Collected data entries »
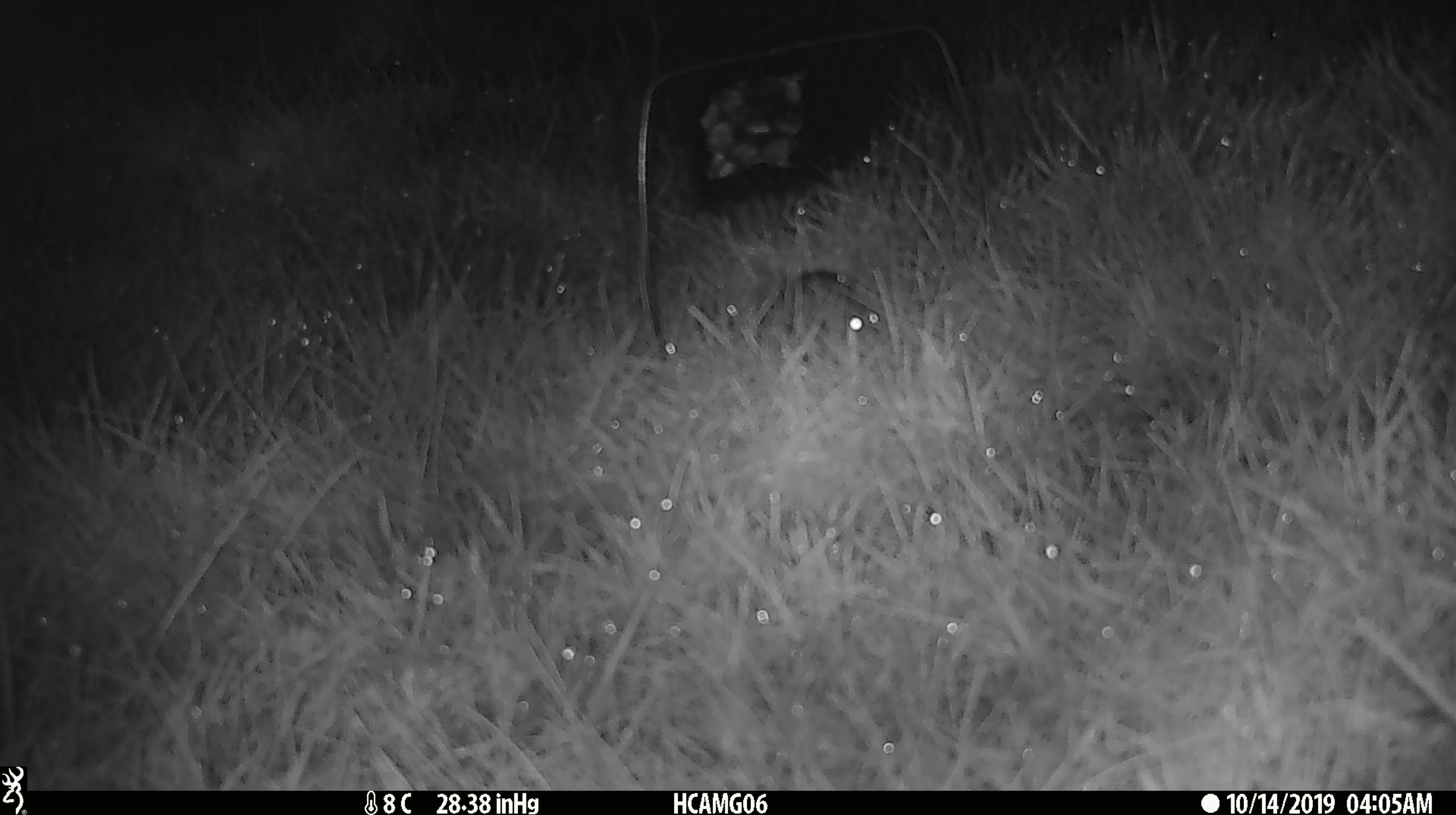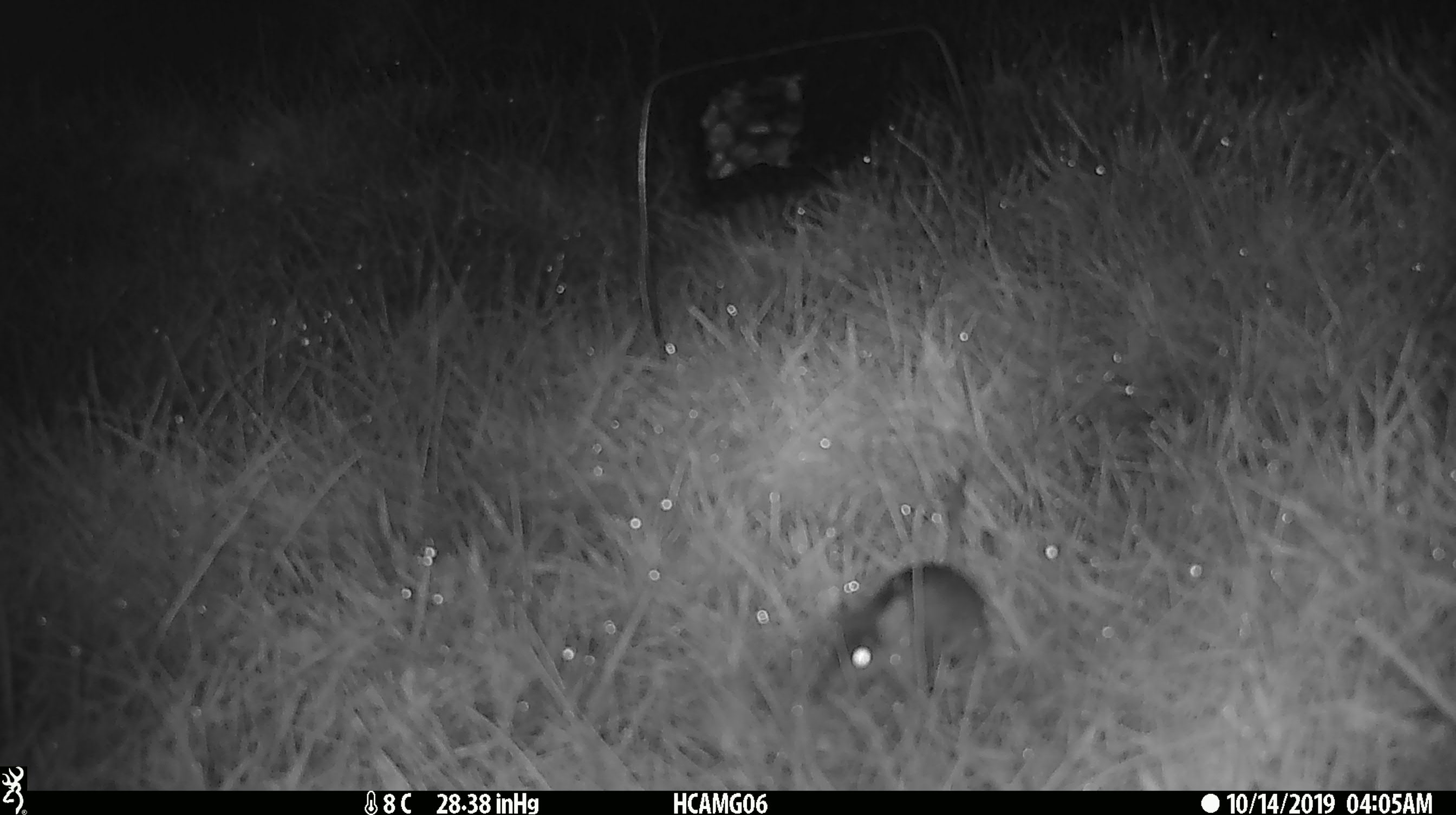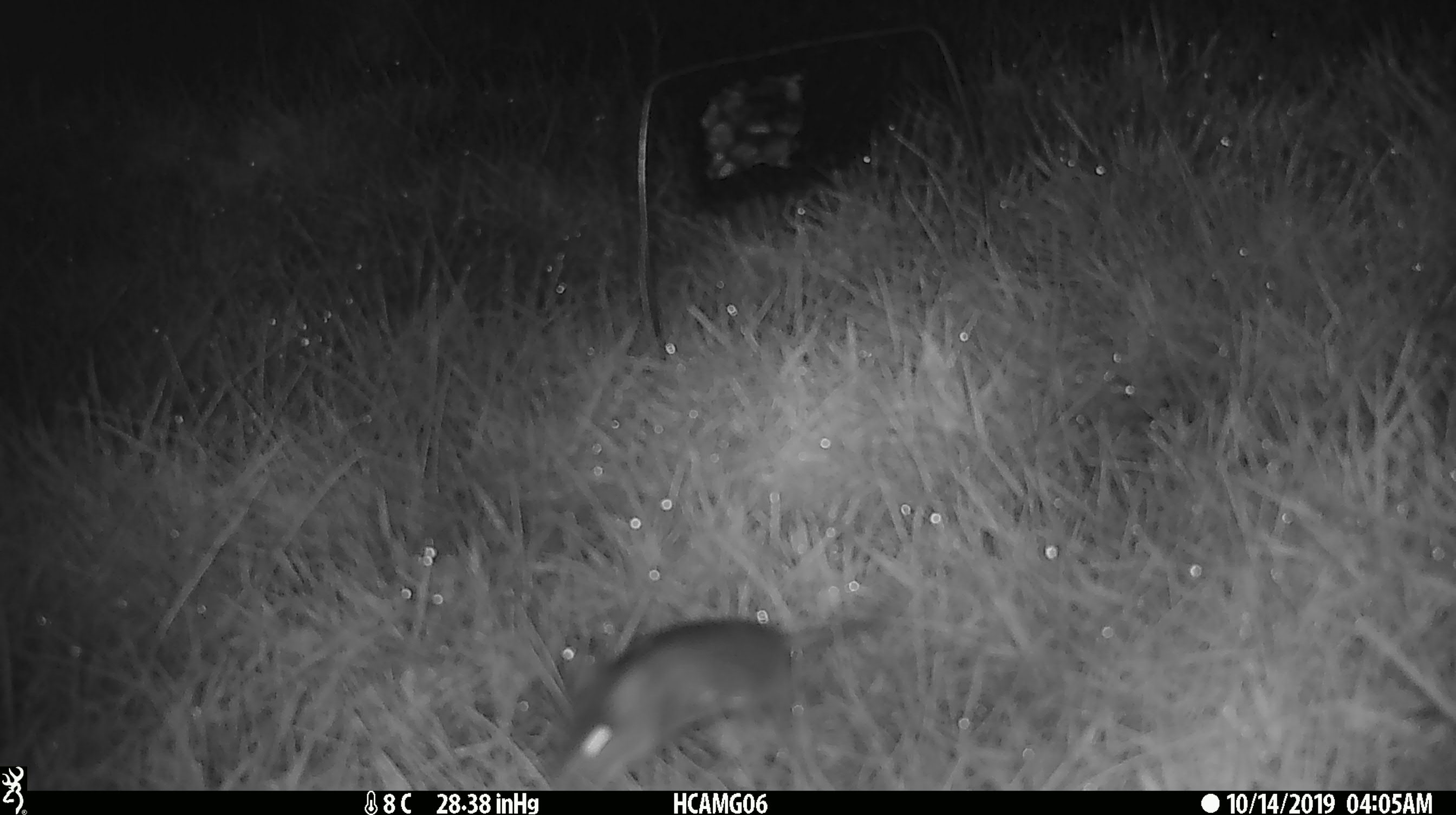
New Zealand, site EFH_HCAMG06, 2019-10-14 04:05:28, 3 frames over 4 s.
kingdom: Animalia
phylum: Chordata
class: Mammalia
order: Rodentia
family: Muridae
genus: Mus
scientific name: Mus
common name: mouse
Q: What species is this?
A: Mouse (Mus).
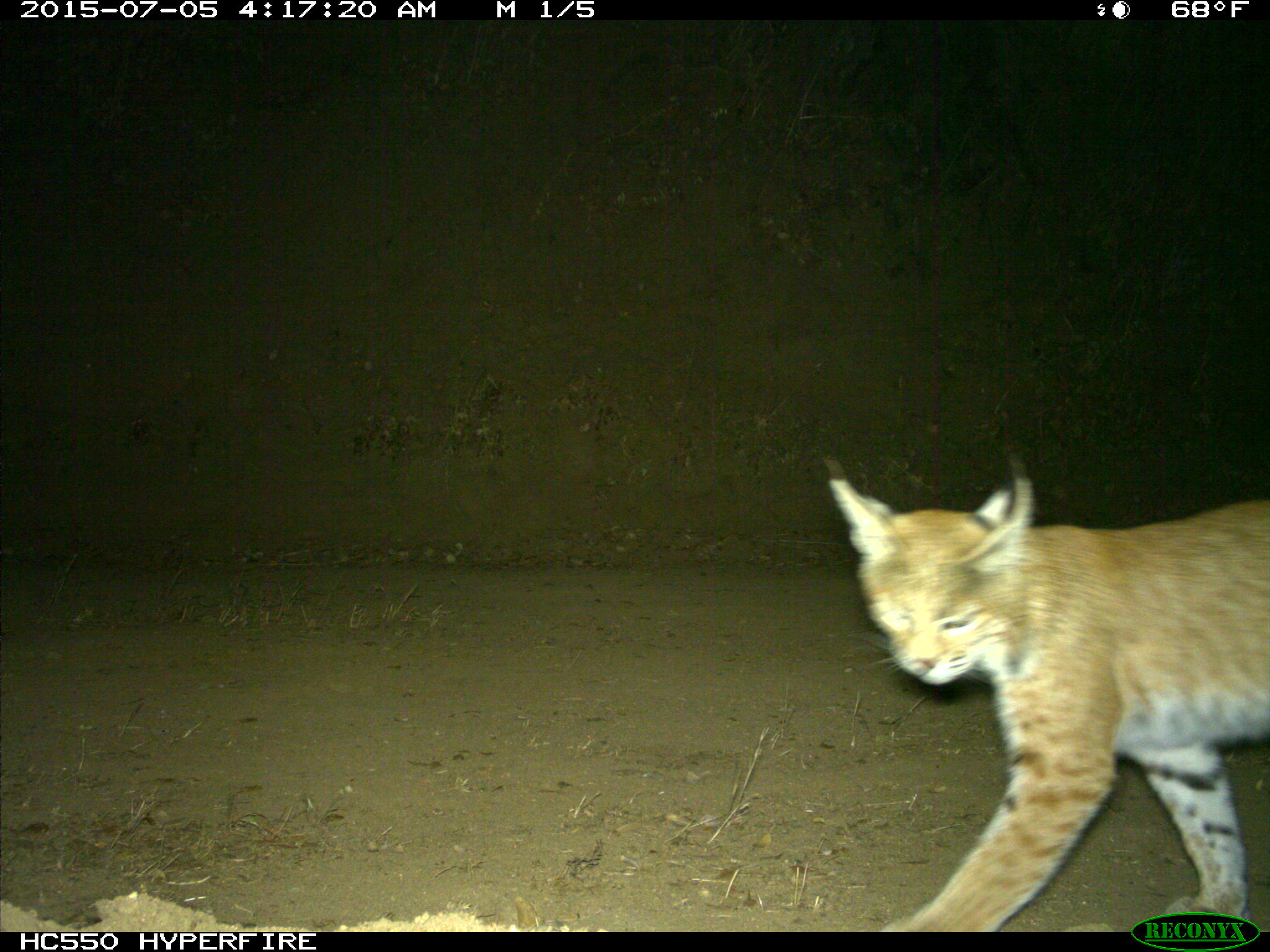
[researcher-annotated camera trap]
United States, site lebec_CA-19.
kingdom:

Problem requirements »
From the line containing "kingdom: Animalia" to the last line of the entries, copy every line exactly, including both ends, and leave out the pictures.

Answer for the task »
kingdom: Animalia
phylum: Chordata
class: Mammalia
order: Rodentia
family: Muridae
genus: Mus
scientific name: Mus
common name: mouse
Q: What species is this?
A: Mouse (Mus).
[researcher-annotated camera trap]
United States, site lebec_CA-19.
kingdom:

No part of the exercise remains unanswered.